Hubo un tiempo en que el modelo de televisión con vísceras se encastillaba en la libertad nocturna. Las guarradas del Mississippi dejaron lugar a una especie de obscenidad algo más astuta que lideró Xavier Sardà y más rica a Telecinco. Sardà es un mal tipo, no tengo ninguna duda, pero él al menos sabía que era un camello y sus adictos un hatajo de yonquis capaces de comerse cualquier mercancía que les sirviera, aunque fuera pura mierda. Era tan cínico que llegó a permitirse el lujo de decirles a la cara a los televidentes que eran un hatajo de idiotas que le estaban haciendo millonario.

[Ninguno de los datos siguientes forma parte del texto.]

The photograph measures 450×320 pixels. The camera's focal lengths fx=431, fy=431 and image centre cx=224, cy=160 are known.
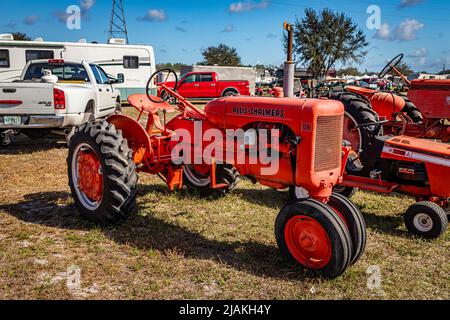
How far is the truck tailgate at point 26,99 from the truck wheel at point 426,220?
6.33m

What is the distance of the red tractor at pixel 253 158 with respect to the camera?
3461mm

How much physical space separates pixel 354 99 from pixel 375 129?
2.87 ft

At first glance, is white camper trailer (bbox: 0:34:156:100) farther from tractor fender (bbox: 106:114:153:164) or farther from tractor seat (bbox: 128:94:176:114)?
tractor fender (bbox: 106:114:153:164)

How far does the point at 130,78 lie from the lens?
19.6 metres

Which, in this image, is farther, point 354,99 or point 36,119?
point 36,119

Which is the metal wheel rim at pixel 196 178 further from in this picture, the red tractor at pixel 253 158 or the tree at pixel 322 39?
the tree at pixel 322 39

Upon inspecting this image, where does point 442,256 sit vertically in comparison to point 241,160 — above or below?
below

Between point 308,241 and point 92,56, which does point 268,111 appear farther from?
point 92,56

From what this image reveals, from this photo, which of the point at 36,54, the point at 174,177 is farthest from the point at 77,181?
the point at 36,54

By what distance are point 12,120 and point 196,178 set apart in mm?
4299

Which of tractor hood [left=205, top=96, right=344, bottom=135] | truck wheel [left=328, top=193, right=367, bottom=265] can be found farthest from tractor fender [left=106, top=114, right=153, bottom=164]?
truck wheel [left=328, top=193, right=367, bottom=265]
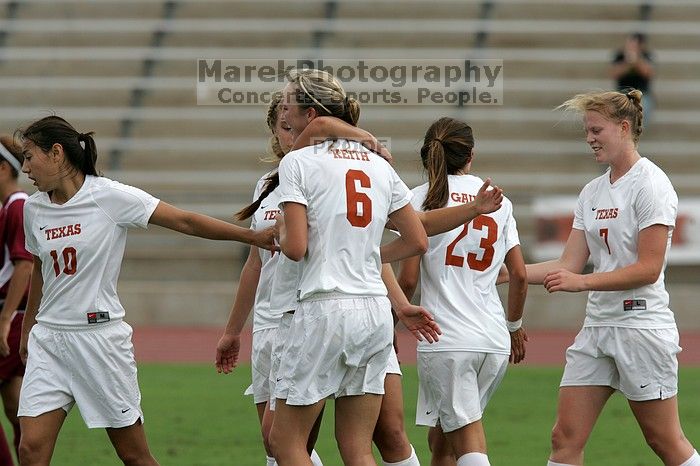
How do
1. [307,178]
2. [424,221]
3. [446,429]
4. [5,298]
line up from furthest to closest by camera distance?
[5,298] < [446,429] < [424,221] < [307,178]

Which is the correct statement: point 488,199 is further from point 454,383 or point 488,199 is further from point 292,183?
point 454,383

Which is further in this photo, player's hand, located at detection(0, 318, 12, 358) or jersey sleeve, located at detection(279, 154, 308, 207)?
player's hand, located at detection(0, 318, 12, 358)

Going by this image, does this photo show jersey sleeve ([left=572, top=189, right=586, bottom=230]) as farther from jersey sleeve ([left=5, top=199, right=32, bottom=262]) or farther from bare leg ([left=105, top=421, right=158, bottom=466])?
jersey sleeve ([left=5, top=199, right=32, bottom=262])

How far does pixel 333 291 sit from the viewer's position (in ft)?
17.3

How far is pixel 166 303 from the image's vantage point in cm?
1680

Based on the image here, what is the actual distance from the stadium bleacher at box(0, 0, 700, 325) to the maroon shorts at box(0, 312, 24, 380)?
38.0 feet

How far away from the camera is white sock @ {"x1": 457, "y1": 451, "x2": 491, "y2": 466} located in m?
6.16

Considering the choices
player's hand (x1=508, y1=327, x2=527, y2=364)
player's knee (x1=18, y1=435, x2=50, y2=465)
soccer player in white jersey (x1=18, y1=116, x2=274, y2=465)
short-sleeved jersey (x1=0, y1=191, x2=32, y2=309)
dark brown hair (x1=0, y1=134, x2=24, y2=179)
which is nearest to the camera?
player's knee (x1=18, y1=435, x2=50, y2=465)

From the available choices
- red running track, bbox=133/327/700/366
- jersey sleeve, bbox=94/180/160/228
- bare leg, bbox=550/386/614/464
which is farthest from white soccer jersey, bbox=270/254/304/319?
red running track, bbox=133/327/700/366

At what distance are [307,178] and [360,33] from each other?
18.3 meters

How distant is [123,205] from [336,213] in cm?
121

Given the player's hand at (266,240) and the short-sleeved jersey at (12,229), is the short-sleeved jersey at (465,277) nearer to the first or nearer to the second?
the player's hand at (266,240)

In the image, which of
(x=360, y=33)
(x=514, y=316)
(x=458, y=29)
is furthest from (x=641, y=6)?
(x=514, y=316)

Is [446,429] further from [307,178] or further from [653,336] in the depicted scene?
[307,178]
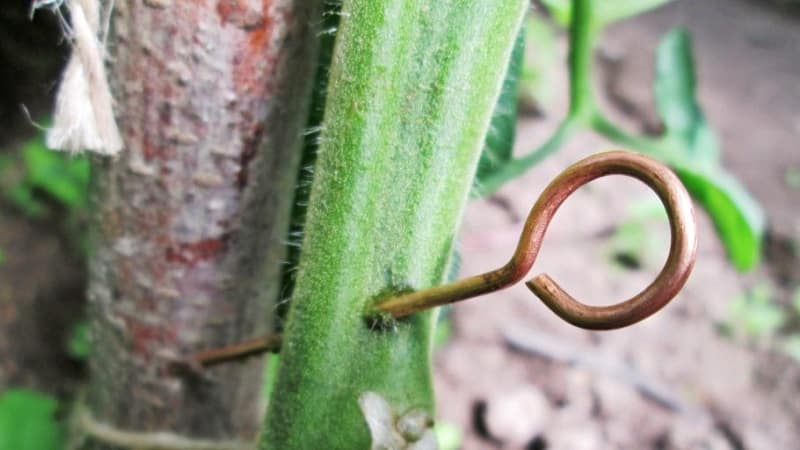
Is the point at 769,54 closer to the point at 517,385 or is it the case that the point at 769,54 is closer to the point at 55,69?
the point at 517,385

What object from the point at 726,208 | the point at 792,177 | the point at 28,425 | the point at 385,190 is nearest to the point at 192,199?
the point at 385,190

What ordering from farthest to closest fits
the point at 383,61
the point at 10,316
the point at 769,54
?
the point at 769,54 < the point at 10,316 < the point at 383,61

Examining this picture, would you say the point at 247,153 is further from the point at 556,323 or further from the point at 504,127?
the point at 556,323

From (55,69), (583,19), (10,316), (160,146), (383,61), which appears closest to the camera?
(383,61)

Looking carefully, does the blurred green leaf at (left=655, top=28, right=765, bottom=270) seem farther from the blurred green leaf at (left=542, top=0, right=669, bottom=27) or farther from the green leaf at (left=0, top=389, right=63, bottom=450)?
the green leaf at (left=0, top=389, right=63, bottom=450)

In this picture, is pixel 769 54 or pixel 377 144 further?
pixel 769 54

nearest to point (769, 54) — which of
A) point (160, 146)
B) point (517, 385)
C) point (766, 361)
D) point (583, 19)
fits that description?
point (766, 361)

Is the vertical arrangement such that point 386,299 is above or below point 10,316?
above
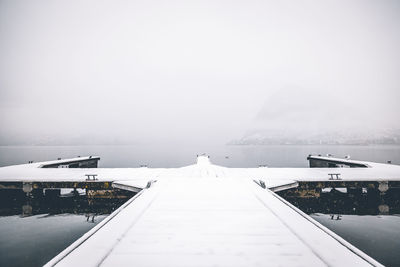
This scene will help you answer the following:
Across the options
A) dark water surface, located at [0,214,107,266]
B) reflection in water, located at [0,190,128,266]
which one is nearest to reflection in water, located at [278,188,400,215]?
reflection in water, located at [0,190,128,266]

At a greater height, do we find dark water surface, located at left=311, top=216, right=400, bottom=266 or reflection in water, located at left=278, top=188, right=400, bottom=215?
reflection in water, located at left=278, top=188, right=400, bottom=215

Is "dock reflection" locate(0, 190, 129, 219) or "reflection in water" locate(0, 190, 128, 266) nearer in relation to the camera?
"reflection in water" locate(0, 190, 128, 266)

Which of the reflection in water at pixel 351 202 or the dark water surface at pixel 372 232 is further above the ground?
the reflection in water at pixel 351 202

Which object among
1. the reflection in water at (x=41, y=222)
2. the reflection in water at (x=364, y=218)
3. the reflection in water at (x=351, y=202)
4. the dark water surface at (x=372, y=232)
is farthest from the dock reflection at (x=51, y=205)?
the dark water surface at (x=372, y=232)

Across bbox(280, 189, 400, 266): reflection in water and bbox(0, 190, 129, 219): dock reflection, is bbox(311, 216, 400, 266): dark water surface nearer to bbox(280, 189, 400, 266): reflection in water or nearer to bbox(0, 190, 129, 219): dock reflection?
bbox(280, 189, 400, 266): reflection in water

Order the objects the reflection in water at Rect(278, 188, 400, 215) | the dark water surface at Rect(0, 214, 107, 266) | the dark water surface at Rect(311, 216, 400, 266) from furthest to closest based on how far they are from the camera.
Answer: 1. the reflection in water at Rect(278, 188, 400, 215)
2. the dark water surface at Rect(311, 216, 400, 266)
3. the dark water surface at Rect(0, 214, 107, 266)

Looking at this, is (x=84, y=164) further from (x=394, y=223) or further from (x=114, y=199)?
(x=394, y=223)

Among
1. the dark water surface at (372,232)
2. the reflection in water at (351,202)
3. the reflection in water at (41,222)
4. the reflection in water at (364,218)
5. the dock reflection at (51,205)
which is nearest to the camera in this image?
the dark water surface at (372,232)

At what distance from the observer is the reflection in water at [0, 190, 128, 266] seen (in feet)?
29.8

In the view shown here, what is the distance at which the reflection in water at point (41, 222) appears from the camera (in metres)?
9.07

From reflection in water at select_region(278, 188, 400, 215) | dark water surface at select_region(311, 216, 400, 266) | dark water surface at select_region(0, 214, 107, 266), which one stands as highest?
reflection in water at select_region(278, 188, 400, 215)

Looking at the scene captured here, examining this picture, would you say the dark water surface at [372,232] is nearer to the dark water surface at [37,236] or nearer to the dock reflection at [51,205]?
the dock reflection at [51,205]

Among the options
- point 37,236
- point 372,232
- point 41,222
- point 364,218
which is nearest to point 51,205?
point 41,222

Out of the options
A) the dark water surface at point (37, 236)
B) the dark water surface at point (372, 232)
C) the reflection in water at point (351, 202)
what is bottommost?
the dark water surface at point (372, 232)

Lo de ahora es más inquietante, pues, aunque Vázquez también me parece un cínico, la autoridad moral con la que se permite humillar públicamente a un majadero reaccionario me invita a preguntarme si es realmente consciente de qué mercancía está vendiendo. También se me ocurre que si no le gustan los racistas ni los homófobos no sé por qué mantiene entre sus colaboradores a un tipo insignificante ideológicamente afín a Vox. “Rojos y maricones”, dice el tío. Hostia. ¿Se le ha ocurrido investigar cuál es el perfil de los millones de españoles que le siguen? Hubo un tiempo en que para poder decir algo así uno tenía que jugarse el pellejo o, cuanto menos, aportar a la comunidad algo valioso. ¿Han visto alguna vez “Sálvame”? Un par  de vueltas de tuerca y el plató que dirige Jorge Javier se me figura un escenario ubuesco, una especie de desfile delirante de miserias humanas, mezquindades y vergüenzas privadas que se exhiben obscenamente al público.

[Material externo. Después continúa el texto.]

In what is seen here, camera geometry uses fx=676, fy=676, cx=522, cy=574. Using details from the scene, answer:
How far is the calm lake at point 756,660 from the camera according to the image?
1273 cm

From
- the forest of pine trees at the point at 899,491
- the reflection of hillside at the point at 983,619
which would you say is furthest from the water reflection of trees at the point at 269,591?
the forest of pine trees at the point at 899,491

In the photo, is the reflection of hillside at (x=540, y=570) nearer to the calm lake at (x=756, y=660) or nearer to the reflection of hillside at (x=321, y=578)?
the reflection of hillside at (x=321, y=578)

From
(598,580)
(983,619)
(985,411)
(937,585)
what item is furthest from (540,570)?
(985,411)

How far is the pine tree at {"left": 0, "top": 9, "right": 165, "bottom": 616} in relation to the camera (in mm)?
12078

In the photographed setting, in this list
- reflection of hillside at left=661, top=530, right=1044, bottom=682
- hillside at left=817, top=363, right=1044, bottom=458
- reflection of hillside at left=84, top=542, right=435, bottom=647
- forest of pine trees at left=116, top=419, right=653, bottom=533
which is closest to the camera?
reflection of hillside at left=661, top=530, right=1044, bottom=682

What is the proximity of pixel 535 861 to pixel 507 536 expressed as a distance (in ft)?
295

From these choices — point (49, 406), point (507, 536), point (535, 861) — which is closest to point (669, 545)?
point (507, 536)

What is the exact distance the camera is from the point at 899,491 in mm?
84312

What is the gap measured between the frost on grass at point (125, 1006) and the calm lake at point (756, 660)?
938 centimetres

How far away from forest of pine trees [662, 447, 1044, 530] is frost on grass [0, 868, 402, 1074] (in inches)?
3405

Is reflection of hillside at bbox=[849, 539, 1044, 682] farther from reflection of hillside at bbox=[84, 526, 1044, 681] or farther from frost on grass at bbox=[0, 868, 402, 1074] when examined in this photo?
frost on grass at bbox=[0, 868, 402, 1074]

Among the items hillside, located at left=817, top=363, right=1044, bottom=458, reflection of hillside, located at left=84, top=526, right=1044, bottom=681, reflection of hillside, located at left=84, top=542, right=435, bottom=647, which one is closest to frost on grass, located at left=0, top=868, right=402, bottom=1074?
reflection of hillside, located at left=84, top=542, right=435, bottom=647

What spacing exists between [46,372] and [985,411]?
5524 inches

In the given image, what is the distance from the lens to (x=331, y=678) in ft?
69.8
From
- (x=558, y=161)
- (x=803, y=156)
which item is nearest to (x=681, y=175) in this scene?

“Habrá un momento en que lo que ahora te parece extraño llegue a ser natural”, le dice la criada torturadora de los oligarcas de Gilead a la protagonista de “El relato de la criada”. A veces me pregunto si la normalización de ciertos espectáculos que denigran la condición humana no son un epítome del mundo que habríamos tenido si Hitler hubiera ganado la Guerra Mundial. Tras una cruenta etapa de posguerra en que se habría institucionalizado el exterminio, las aguas se habrían relajado y un capitalismo sin derechos humanos ni disidencia habría convertido en norma la monstruosidad cotidiana.

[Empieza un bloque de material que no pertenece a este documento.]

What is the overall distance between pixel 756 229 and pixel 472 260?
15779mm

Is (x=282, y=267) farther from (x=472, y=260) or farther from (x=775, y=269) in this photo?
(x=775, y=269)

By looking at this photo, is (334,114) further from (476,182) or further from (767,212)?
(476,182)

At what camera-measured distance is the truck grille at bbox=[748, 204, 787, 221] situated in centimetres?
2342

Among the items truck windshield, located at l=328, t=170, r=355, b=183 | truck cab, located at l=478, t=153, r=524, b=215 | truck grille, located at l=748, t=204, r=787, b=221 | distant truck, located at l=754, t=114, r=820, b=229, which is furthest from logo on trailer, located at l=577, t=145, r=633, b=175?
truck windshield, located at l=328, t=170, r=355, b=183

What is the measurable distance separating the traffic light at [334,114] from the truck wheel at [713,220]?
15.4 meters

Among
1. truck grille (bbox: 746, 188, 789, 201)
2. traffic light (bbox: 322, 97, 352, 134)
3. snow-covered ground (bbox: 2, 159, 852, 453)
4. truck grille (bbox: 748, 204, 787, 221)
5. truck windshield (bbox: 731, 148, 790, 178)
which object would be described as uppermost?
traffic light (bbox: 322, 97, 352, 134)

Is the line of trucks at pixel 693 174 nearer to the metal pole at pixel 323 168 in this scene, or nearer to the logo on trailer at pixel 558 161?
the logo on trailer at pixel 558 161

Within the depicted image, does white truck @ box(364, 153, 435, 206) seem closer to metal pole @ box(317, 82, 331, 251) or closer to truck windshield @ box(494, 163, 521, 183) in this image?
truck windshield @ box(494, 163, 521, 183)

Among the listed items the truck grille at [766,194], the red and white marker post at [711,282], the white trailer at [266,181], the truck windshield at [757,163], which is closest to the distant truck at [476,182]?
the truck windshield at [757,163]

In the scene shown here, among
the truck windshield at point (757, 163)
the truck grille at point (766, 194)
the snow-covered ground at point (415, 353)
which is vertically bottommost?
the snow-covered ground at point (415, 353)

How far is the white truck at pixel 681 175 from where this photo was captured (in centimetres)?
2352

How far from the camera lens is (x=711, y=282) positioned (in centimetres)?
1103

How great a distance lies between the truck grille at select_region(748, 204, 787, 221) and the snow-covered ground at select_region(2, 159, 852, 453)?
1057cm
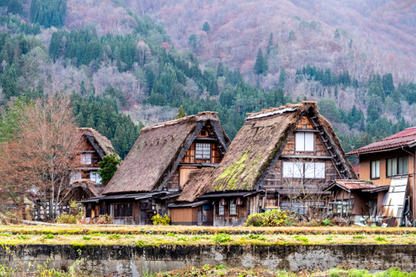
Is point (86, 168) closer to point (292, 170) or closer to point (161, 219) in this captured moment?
point (161, 219)

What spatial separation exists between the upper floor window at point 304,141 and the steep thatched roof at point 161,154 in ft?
23.4

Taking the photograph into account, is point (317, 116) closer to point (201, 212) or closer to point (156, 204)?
point (201, 212)

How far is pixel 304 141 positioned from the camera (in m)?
38.8

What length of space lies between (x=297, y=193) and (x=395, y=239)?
1841 cm

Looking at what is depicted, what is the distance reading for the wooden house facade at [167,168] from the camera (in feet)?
139

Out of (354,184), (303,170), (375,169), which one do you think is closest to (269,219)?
(303,170)

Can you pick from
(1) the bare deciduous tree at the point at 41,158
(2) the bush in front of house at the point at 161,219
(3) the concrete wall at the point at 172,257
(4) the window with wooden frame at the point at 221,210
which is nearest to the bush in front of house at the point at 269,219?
(4) the window with wooden frame at the point at 221,210

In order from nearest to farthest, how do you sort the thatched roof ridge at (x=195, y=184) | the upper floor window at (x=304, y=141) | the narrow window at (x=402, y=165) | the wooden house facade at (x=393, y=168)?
the wooden house facade at (x=393, y=168) → the narrow window at (x=402, y=165) → the upper floor window at (x=304, y=141) → the thatched roof ridge at (x=195, y=184)

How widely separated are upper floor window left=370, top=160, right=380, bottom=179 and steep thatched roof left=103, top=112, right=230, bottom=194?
33.8ft

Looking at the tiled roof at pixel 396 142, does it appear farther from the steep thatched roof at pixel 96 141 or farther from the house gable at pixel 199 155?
the steep thatched roof at pixel 96 141

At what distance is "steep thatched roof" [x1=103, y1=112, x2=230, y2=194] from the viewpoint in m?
42.8

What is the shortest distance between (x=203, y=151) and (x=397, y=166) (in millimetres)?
14203

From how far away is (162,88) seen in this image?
170m

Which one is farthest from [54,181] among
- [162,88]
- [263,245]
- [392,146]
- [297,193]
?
[162,88]
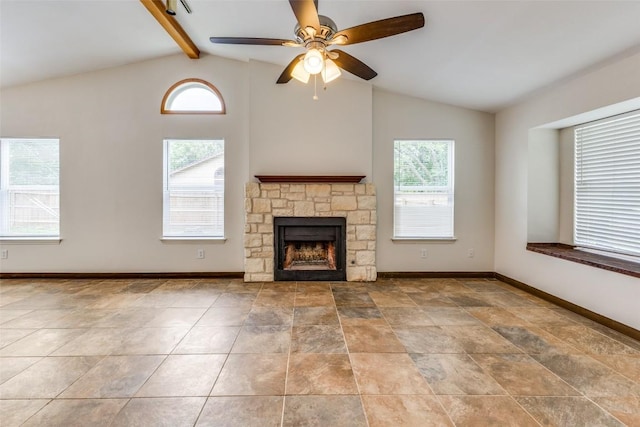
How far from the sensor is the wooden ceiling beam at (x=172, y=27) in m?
3.01

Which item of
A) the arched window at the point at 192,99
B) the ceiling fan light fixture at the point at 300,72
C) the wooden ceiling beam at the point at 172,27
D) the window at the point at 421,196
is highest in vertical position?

“Los ciudadanos no deciden conscientemente ver la televisión. Lo hacen por una especie de atracción, de hipnosis aturdida”, dijo Jean Baudrillard. Se dice que la sociedad se ha quedado sin valores. No estoy seguro de que sea un diagnóstico certero. Se nos inyectan valores a cada momento, otra cosa es que sean los que hacen explícitos los ideólogos, como se advierte con el caso de Vázquez. Se nos transmite -de forma opaca, claro- el principio de la impotencia política, se nos transmite el odio y la violencia en unas dosis que no pongan el peligro el sistema y que lanzamos contra los responsables políticos o las celebridades televisivas… Se nos atenaza, en suma, con una lógica viscosa que nos hace creer que todo, hasta los sentimientos más vocacionalmente destinados al secreto y la privacidad, son asunto mercantil. Todo, el amor, la amistad, el dolor, el sexo… todo es susceptible de convertirse en espectáculo y, por tanto, en mercancía. La mayor promesa de la modernidad burguesa, la autonomía del sujeto, queda convertida en parodia de sí misma ante la conversión de la vida pública en una escena vomitiva de personajes insultándose y revelando intimidades, que es a fin de cuentas lo que, con mucha más honradez, hace la pornografía.


Nunca la insignificancia alcanzó tanta autoridad, nunca fue tan influyente. Por fortuna, la vida siempre va en serio. Toda esta escoria se extinguirá y sus próceres serán olvidados para siempre. “Rojos y maricones”… hay que tener cuajo, macho.